Of course this is also skewed by what type of work you do - textbook stuff that's well inside the distribution will have more tasks that can be accomplished with AI tools than stuff that is less well represented in the training data. It's not a mystery why the majority of my AI usage is with HTML and CSS.
We've definitely culled some low hanging fruit, but I think there's still a lot of room for improvements that could lead to step changes in capabilities. I think we're only scratching the surface of looped language models, thinking in latent space, and multimodality.
And even if the per-model differences are narrowing, even single digit improvements in performance metrics could yield outsized effects in applicability and productivity. Consider services that guarantee one 9 of reliability vs. five 9s. In absolute terms that change is a trivia difference, but the increased reliability allows use in way, way more domains.
Productivity only improves if the change increases revenue or reduces costs. And that rarely happens unless you improve the actual bottleneck of the organization.
To understand why, I recommend the book The Goal: A Process of Ongoing Improvement by Eliyahu M. Goldratt and Jeff Cox.
Yeah, listen... I'm glad these types of studies are being conducted. I'll say this though: the difference between pre- and post-Opus 4.5 has been night and day for me.
From August 2025 through November 2025 I led a complex project at work where I used Sonnet 4.5 heavily. It was very helpful, but my total productivity gains were around 10-15%, which is pretty much what the study found. Once Opus came out in November though, it was like someone flipped a switch. It was much more capable at autonomous work and required way less hand-holding, intervention or course-correction. 4.6 has been even better.
So I'm much more interested in reading studies like this over the next two years where the start period coincides with Opus 4.5's release.
I’m interested in the studies along with the history of AI and if they’re going to realize that was the point when things changed, because for us devs, that was the moment.
How did you track these gains?
But the communication will massively improve. More artifacts being generated of progress and needs and AI can link related things around an organization rapidly and accurately. Workflows will massively improve. A living graph of an entire organization will come to life.
I think more productivity gains will come from this automation than anything. People will look back at all the drudgery workers did.
I can understand why a lot of companies are cutting junior roles. What AI does is it automates most of the stuff that juniors are good at (coding fast) but not much of the stuff that the seniors are good at.
That said, I've worked with some juniors who managed to navigate; they do this by focusing on higher order thinking and developing a sense of what's important by interacting with senior engineers. Unfortunately, it raises the talent bar for juniors; they have to become more intelligent; not in a puzzle-solving way, but in a more architectural big-picture sort of way; almost like entrepreneurial thinking but more detailed/complex.

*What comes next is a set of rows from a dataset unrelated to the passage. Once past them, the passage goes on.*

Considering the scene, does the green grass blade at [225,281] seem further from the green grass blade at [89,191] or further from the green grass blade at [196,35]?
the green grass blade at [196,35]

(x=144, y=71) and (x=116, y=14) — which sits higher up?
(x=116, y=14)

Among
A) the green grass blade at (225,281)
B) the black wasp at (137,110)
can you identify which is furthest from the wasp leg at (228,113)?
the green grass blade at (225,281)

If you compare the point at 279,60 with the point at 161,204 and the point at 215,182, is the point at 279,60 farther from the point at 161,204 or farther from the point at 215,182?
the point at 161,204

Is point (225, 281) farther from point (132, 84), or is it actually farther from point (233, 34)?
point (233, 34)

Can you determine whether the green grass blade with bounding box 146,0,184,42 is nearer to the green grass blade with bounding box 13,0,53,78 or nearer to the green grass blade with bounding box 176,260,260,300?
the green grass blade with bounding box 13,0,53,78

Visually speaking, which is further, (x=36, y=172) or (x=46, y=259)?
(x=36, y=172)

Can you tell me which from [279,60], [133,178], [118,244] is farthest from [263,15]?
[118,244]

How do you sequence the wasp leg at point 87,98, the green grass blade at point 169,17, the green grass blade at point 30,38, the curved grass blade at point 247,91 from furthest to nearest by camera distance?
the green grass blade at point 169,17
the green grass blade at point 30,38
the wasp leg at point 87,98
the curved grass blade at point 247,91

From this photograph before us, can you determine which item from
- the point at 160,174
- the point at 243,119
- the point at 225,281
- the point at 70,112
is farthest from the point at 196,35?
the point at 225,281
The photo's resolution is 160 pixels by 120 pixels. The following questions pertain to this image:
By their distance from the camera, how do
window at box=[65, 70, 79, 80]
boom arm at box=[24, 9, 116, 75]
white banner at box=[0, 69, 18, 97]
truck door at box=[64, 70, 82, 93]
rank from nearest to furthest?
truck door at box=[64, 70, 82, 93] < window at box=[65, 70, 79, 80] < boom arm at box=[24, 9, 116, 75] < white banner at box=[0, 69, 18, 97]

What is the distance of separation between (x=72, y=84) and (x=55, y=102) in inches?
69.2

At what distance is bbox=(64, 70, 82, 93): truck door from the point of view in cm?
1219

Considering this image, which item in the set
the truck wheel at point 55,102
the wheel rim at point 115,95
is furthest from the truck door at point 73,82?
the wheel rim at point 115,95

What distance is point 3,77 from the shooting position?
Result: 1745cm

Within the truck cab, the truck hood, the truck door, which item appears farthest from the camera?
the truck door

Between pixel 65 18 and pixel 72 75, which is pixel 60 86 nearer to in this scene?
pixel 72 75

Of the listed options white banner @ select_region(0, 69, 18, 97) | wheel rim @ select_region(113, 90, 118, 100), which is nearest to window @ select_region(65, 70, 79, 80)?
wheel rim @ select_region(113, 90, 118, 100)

LLMs don't have a worldview; this means that they miss a lot of inconsistencies and logical contradictions. Also, most critically, LLMs don't know what's important (at least not accurately enough) so they can't prioritize effectively and they make a lot of bad decisions.
It's kind of interesting for me because a lot of the areas where I had a contrarian opinion in the field of software development, I now see LLMs getting trapped into those and getting bad results. It's like all my contrarian opinions became much more valuable.